Now, on the far side, the pull towards the moon is weaker than anywhere else on the Earth, just because it’s further away from the moon. And that means the moon is pulling down on that water on the far side less strongly than elsewhere. And so, it rises up away from the moon in the opposite direction from the moon to form this second high tide. So, you've got two, one on either opposite side of the Earth.



Chris - As the planet turns, it’s turning through both of those bulges of water, so you get high tide number 1, then it takes 12 hours to get round to the other side which is half a rotation, half a day, and there's the second bulge, second high tide.

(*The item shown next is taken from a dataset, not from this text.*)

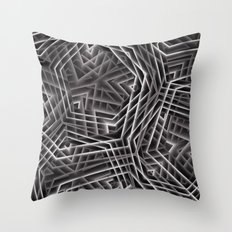 Di-simetrías 3 Throw Pillow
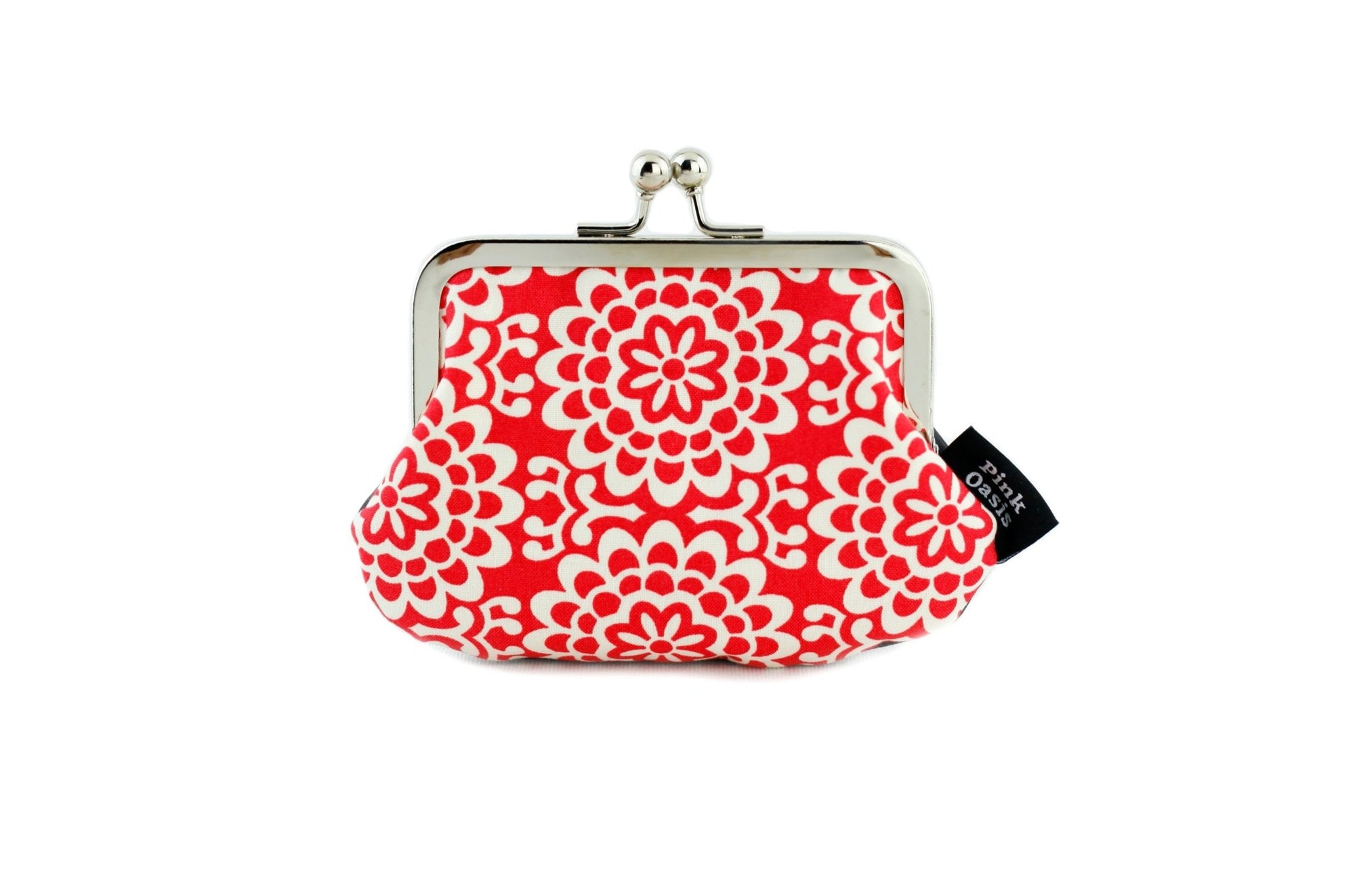 Red & White Wall Flower Coin Purse  | PINKOASIS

Dominic - Exactly, so. Those two bulges stay in the same place in space more or less on the line through the Earth to the moon, and the Earth is rotating once every 24 hours, so we move through one of those two bulges every 12 hours as you say.



Chris - And just very briefly, Dominic, the difference between a spring and a neap tide. How does that happen and why?



Dominic - The sun also produces tides. They're about half the strength of the lunar tides. So, that's another signal on top of the lunar tides and sometimes the sun and moon tides coincide and sometimes they don't. They coincide at full moon and new moon, and then you have tides which can be 30%, 40% higher than at other times of the month when the moon and the sun are ninety degrees apart in the sky when you have what are called neap tides which are much lower.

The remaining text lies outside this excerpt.